I stared at him, confused. “Well, I'm sure you can work it out.”

“No, actually we can't work it out, Kate,” he responded, gritting his teeth. “There is no possible way of working it out. The only way to salvage this is for me to walk away and leave you two to . . .”

“Leave
us
?” I asked, incredulous. “What does this have to do with me?”

He lowered his head, breathing shallow breaths. Holding himself together. When he looked up, pain was written across his face as clearly as if it were spelled out in giant letters.

“Do you really have to ask me that, Kate? Can't you tell?”

“No,” I said, and then suddenly understood. My mouth dropped open, and I shook my head in denial. Jules was my friend. He couldn't be in love with me. He had a dozen beautiful girls at his beck and call. Girls who weren't attached . . . to his best friend. “You can't . . . you can't be leaving your kindred for . . .
me
.”

He sighed and looked toward the gray winter sky, as if praying for something to swoop down and carry him far away. When he looked back at me, his eyes were glassy. He reached forward to take my hand.

“Kate. I'll say it like this. Vincent is my best friend. There's not a person in this world I'm closer to. But for the past year, I have betrayed him in my heart every single day because I want for myself what he loves the very most.”

I squeezed his hand tightly to fight the numbness paralyzing me. My eyes stung, but no tears came. “I don't know what to say, Jules. I . . . I don't . . .”

“I know you don't feel the same, Kate. That you never have. Never will. And I would rather not live with that reality being pushed into my face on a continual basis. Because, believe it or not, though I die for people on a regular basis, I'm not a masochist.”

His sad smile hit me like a fist. “Oh, Jules,” I said, and threw my arms around his neck.

“There's nothing else to say,” he murmured, pressing his face into my hair. And then he let go, walked to the waiting car, and drove away without looking back.

 

“Are you okay?” I asked.

We were halfway across the Atlantic Ocean and Vincent hadn't said a word. He wrapped his arm around my shoulders, pulled me to him, and kissed the crown of my head.

Leaning my head against his shoulder, I said, “I'm really sorry about Jules.”

Vincent sighed. “Half of me hates him for falling in love with you.
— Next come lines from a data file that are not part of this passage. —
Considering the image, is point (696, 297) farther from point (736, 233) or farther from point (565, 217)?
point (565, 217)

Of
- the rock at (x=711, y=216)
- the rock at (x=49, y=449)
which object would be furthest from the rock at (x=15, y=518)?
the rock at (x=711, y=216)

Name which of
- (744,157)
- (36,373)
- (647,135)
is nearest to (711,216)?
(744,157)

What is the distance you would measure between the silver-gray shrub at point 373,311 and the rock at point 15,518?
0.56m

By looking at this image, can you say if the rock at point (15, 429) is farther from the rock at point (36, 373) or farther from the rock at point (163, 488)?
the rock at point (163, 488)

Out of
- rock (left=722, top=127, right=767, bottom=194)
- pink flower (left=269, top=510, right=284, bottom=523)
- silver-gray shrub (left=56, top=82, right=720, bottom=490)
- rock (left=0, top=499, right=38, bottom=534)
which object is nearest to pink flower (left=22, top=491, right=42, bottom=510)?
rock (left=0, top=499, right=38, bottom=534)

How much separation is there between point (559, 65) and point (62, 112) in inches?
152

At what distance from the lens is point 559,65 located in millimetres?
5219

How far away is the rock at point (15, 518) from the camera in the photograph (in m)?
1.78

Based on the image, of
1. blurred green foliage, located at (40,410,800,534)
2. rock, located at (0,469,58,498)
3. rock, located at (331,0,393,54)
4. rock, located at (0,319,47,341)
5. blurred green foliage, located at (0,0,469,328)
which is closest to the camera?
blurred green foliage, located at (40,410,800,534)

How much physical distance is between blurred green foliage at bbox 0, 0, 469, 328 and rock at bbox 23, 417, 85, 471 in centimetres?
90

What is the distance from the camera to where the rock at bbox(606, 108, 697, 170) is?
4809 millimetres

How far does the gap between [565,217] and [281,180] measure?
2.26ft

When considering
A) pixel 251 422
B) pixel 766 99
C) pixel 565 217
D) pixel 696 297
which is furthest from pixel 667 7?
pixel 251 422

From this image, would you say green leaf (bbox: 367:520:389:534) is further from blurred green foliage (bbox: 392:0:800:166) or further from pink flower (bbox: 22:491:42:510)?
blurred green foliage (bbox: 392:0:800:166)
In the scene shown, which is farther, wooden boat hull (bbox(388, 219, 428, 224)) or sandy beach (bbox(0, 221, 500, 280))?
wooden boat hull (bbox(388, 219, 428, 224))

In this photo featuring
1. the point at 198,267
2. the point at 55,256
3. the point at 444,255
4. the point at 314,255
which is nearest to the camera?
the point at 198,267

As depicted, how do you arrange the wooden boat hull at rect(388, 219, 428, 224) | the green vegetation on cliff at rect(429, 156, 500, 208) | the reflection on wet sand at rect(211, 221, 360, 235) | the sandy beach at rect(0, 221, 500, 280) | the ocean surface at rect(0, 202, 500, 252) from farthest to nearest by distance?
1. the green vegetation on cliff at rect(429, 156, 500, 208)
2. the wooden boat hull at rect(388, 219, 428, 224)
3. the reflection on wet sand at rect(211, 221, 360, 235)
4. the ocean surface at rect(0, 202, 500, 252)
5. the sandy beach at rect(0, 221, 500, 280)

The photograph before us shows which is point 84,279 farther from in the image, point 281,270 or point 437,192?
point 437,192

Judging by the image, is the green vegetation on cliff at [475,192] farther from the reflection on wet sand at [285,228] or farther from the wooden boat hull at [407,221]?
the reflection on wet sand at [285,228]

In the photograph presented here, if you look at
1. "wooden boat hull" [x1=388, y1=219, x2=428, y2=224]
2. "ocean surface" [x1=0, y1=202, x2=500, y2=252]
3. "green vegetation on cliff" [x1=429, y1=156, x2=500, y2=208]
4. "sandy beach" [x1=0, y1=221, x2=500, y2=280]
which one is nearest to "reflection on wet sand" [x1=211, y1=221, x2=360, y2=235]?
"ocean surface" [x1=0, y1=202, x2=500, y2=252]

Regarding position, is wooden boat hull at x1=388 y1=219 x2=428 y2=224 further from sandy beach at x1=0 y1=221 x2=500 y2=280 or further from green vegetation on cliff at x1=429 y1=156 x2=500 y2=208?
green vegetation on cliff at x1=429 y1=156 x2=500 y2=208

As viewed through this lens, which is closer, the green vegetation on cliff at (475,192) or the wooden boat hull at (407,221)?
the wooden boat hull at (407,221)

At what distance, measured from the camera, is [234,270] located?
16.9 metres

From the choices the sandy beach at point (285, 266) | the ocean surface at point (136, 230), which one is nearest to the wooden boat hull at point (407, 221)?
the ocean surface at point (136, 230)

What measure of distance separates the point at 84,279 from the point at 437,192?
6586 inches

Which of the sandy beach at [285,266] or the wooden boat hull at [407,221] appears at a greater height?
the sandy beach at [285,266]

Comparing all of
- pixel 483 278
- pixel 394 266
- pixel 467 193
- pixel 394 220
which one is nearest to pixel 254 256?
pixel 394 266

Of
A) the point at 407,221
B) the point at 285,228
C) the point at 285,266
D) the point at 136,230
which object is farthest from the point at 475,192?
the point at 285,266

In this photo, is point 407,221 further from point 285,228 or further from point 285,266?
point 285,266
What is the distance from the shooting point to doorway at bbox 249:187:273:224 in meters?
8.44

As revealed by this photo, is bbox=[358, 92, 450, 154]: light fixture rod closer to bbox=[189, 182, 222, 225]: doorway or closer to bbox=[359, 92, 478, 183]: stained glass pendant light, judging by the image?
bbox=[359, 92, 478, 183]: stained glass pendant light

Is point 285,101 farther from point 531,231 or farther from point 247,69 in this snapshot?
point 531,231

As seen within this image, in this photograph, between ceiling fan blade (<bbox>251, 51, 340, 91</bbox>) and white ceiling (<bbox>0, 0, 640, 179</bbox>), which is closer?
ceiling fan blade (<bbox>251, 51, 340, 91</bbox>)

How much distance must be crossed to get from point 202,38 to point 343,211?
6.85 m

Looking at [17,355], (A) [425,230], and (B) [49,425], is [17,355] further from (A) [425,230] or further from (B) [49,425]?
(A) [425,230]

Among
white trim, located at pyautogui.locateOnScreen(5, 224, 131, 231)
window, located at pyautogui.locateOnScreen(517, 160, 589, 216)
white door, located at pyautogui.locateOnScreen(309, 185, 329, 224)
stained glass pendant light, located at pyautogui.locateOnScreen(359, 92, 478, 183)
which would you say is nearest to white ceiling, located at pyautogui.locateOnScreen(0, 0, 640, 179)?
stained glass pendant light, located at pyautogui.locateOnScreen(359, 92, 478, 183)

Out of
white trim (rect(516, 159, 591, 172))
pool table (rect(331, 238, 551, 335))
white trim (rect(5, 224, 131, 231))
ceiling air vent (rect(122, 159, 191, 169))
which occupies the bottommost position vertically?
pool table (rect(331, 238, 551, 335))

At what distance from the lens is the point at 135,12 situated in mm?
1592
And the other half thinks, ‘How could he help it?'”

He pushed my hair back from my face. “What I can't believe, though, is that I honestly didn't see it coming. We could have talked it out before it got to this. But I thought that Jules was flirting with you just like he does with any other pretty girl.”

His expression changed from frustration to worry. “You don't feel the same for him, do you?” he asked, his voice dropping an octave.

I shook my head. “No. I mean, I feel close to him. And to be honest, the attention was flattering. But, as you said, I thought he was like that with everyone. For me, he's the boy I love's best friend. And a good friend of my own even apart from that. But I don't have room in my heart for two.”

Vincent looked relieved.

“Are you mad at him for leaving you at such a bad time?” I asked.

“No. One revenant won't make a difference to the outcome of a battle. And he swore that if ever I needed him he'd be on the first plane to Paris.”

“You didn't tell him about JB, did you?”

“No,” Vincent admitted, meeting my eyes. “And I'm not going to. If Jules needs distance, it wouldn't be fair to tell him something that would pretty much oblige him to come back.”

He took my hand and raised it to his lips, and then pressing it to his chest, he laid his head back against the seat and closed his eyes.

“I'm sorry you lost your best friend,” I said. “I hope he'll get over it and come back.”

In the softest of voices, Vincent said, “So do I.”